◆ **RECORDS SHOWN**
'''

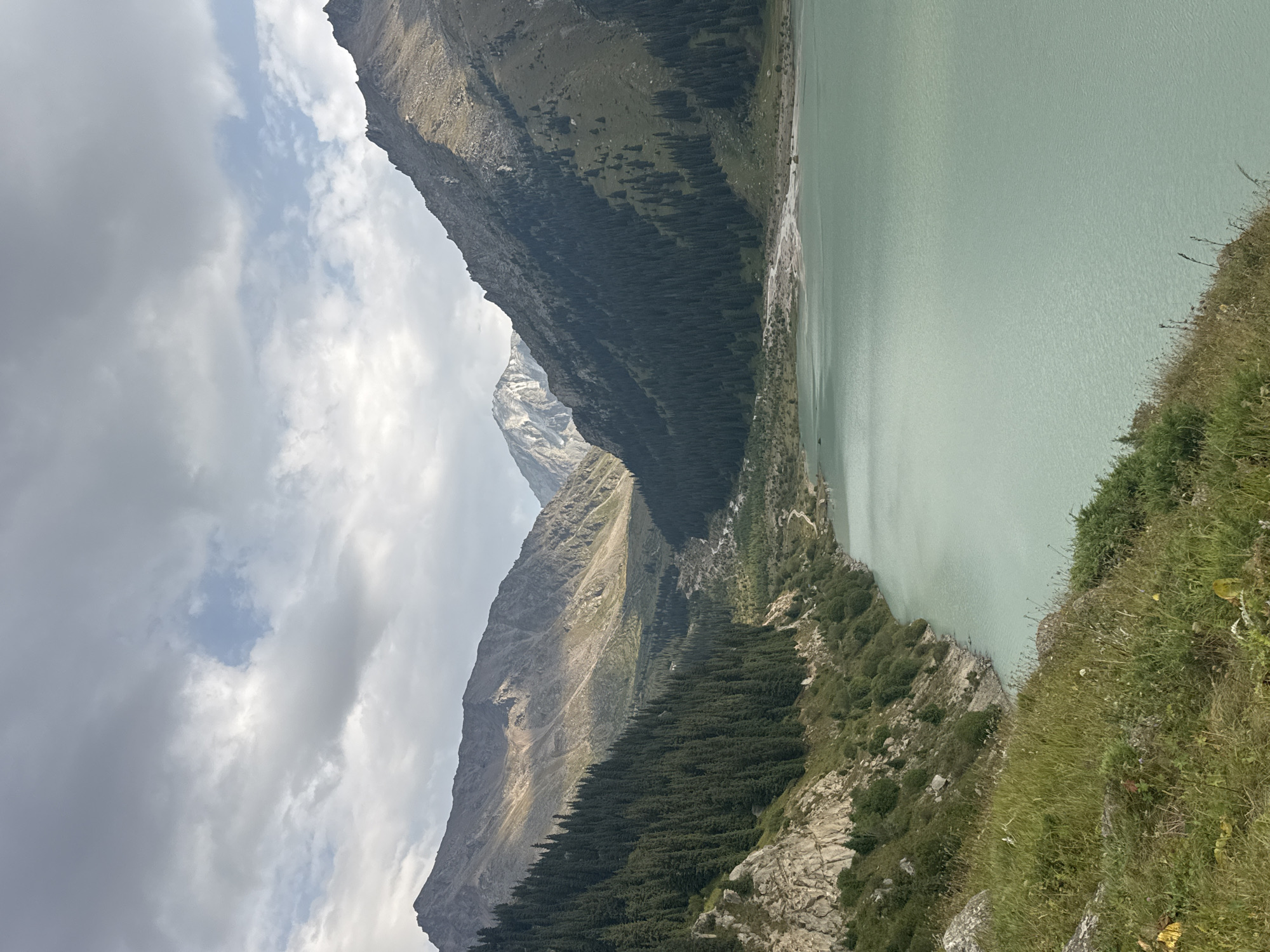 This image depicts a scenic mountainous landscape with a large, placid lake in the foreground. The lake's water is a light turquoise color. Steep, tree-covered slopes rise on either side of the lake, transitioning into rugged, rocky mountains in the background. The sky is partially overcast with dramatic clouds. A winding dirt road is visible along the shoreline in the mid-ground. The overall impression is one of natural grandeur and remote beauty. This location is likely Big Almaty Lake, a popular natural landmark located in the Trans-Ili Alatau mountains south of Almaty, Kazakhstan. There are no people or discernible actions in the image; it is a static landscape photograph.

'''
'''

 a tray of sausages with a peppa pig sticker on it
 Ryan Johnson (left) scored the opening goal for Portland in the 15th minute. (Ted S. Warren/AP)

'''

◆ **WORK TO BE COMPLETED**
From the material above, copy exactly the lines between the line holding "a tray of sausages" and the line holding "Ryan Johnson (left)", inclusive, and only those.

◆ **PROBLEM SOLUTION**
 a tray of sausages with a peppa pig sticker on it
 Ryan Johnson (left) scored the opening goal for Portland in the 15th minute. (Ted S. Warren/AP)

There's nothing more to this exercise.